---------- RECORD EXCERPTS ----------

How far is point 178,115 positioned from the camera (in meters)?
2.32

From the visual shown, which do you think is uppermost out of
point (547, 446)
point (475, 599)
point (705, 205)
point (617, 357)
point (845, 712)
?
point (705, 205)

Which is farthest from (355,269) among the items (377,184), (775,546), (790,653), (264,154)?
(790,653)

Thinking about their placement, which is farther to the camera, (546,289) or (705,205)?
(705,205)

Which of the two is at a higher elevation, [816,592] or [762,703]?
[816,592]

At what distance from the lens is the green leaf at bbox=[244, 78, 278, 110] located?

----------
---------- RECORD EXCERPTS ----------

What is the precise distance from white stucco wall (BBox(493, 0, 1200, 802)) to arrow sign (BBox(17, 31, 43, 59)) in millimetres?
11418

----------

Count the lines in the items above that contain the word "point" and give only that number.

7